Re: Visitor pattern vs if-ladder
Lew wrote:
Philipp a ??crit :
I think about replacing an if-ladder (with instanceof calls) in my
code with a visitor pattern, but the advantages are not really obvious
to me.
...
I ran the counting with 8 types of vehicle on 10^8 randomly produced
vehicles 10 times alternatively (each run is ~16 sec, all 20 runs are
in one JVM execution, so warm up should be accounted for). The ladder
implementation is about 10% faster (mean time per run: ladder 16800ms,
visitor 18380).
I'm not saying that this is a big difference or should influence the
decision very much. It's just FYI.
Micro-benchmarks are notoriously unreliable. Aside from that, the real
cost isn't run time but maintainability of the source.
Albert wrote:
For such a simple case, why not using simple overriding ? You could
add a method Vehicle.count(int[]) with one implementation for each
subclass of Vehicle.
This answer points up that a question of the form, "Should I do A or B?"
is often less powerful than, "Is there an alternative to A?" It might
well be that neither A nor B is the best option.
Indeed. Here are a some more options to add to the mix:
1. Use overloading, but make the method merely return an integer
associated with the type. The using code would be:
count[vehicle.getVehicleTypeCode()]++;
The Car implementation might contain:
public int getVehicleTypeCode() {
return 0;
}
2. In my current research application, I need to count things often
enough to have a utility class that just counts:
public class Counter<T>
It uses a Map<T,Count> internally, where Count is a member type that
represents an incrementable integer.

= = = = = = =

Exercise set -
1. Answer these questions about the post:
(a) How many types of vehicle were used in the counting benchmark?
(b) What was the ladder implementation's mean time per run?
(c) What does the Counter class use internally?
2. Transcribe the post, starting with "I'm not saying" and going on through "of the source.".

= = = = = = =

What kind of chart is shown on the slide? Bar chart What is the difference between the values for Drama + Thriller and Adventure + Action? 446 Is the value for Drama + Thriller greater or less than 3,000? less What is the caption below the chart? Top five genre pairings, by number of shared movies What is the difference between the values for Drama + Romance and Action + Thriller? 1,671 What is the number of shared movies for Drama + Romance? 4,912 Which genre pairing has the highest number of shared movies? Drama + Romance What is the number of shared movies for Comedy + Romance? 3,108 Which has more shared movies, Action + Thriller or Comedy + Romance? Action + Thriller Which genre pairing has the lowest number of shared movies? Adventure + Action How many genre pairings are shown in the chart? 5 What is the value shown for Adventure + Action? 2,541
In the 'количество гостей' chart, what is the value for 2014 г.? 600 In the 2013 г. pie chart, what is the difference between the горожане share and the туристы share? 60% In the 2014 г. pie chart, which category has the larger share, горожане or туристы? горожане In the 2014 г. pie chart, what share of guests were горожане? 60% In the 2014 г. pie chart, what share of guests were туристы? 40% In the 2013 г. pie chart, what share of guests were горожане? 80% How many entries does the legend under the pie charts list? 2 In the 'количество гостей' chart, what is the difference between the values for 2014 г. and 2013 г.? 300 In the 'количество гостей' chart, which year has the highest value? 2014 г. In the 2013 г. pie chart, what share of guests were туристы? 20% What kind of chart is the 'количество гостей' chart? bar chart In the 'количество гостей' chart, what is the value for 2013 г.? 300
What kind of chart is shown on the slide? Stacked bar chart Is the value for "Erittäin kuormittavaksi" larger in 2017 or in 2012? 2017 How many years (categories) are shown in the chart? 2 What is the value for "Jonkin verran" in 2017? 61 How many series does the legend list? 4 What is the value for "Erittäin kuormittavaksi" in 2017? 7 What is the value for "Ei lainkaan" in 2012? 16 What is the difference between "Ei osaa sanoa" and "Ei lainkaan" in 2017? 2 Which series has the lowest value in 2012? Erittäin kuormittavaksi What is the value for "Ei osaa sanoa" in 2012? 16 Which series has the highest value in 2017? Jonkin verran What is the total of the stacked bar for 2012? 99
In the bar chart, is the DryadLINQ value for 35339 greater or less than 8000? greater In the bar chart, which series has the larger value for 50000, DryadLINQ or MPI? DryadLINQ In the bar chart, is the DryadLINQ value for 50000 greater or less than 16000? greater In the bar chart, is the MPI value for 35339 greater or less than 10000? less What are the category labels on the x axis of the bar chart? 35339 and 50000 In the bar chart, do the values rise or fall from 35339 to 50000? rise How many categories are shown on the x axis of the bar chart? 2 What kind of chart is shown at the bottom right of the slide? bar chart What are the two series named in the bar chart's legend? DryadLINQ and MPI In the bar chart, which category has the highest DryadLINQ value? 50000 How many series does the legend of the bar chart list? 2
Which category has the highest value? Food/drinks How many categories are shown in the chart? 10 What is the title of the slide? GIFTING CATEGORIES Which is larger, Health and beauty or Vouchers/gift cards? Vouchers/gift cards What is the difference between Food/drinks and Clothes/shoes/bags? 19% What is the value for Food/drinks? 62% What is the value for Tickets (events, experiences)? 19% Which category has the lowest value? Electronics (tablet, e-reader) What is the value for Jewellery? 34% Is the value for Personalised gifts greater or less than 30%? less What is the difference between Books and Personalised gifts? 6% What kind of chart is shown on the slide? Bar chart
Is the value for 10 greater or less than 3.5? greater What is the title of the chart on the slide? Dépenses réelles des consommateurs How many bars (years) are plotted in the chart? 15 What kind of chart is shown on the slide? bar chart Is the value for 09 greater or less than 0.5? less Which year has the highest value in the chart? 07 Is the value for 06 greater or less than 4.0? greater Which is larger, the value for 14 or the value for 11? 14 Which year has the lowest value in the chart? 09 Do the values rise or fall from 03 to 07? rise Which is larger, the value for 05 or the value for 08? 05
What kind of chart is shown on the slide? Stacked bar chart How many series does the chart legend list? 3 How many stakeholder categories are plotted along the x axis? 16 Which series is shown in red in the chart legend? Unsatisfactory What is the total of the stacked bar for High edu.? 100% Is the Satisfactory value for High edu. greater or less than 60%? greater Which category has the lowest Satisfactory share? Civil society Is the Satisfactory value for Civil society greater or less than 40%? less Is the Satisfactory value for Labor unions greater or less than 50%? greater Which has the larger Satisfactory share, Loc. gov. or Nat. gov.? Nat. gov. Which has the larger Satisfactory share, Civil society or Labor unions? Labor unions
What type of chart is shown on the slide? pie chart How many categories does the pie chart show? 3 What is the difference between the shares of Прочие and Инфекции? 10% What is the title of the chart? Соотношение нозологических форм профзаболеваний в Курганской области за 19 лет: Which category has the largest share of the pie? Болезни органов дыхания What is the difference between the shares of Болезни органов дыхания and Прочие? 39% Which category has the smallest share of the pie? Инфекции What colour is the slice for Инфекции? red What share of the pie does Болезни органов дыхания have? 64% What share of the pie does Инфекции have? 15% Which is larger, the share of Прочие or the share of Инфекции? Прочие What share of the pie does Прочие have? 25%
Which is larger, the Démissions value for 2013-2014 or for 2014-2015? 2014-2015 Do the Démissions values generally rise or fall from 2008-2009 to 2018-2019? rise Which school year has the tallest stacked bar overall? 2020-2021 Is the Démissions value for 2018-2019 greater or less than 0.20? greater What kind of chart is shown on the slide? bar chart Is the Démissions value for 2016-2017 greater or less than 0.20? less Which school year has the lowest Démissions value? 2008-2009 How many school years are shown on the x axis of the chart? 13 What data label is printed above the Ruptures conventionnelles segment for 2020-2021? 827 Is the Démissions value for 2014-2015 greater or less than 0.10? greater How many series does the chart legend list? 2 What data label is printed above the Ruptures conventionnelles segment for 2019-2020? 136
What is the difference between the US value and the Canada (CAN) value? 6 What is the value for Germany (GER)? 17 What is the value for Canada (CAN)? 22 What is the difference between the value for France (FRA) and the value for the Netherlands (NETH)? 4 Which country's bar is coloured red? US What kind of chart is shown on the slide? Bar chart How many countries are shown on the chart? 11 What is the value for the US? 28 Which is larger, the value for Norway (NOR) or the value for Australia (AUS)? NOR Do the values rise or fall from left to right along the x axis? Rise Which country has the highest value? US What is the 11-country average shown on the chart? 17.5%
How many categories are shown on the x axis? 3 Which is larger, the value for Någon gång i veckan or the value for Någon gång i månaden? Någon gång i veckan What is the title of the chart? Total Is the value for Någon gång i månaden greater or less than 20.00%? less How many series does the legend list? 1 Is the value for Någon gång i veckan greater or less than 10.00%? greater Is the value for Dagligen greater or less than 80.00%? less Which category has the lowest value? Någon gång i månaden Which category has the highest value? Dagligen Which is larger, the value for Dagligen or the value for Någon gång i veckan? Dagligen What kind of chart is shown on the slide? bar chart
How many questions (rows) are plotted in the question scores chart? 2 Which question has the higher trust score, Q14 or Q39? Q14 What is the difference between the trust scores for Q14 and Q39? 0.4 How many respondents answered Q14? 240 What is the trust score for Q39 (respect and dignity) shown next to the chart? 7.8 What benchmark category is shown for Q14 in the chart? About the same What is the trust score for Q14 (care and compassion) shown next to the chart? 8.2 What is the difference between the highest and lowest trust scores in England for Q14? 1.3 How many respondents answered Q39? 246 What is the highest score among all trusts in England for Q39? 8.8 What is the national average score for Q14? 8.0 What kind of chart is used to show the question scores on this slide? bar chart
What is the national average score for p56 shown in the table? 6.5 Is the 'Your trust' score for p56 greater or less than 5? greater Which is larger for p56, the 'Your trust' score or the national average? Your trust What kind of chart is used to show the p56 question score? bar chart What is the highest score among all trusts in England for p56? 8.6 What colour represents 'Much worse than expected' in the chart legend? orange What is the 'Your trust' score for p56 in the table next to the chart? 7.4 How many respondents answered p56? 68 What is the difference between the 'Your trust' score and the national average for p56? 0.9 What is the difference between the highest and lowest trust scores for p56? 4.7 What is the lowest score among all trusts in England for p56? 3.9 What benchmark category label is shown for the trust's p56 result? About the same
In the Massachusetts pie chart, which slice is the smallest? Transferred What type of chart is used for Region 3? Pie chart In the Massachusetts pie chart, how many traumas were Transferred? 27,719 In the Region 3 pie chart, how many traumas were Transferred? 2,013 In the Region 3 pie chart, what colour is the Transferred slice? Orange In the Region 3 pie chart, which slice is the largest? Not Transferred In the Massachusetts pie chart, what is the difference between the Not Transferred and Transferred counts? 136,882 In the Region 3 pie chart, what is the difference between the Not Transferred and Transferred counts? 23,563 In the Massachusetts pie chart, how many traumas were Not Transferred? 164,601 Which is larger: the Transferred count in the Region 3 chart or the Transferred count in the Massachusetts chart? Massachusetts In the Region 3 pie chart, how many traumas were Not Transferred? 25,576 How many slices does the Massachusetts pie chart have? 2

= = = = = = =

Your responses -
1.
(a) 8
(b) 16800ms
(c) A Map<T,Count>

2.
I'm not saying that this is a big difference or should influence the
decision very much. It's just FYI.
Micro-benchmarks are notoriously unreliable. Aside from that, the real
cost isn't run time but maintainability of the source.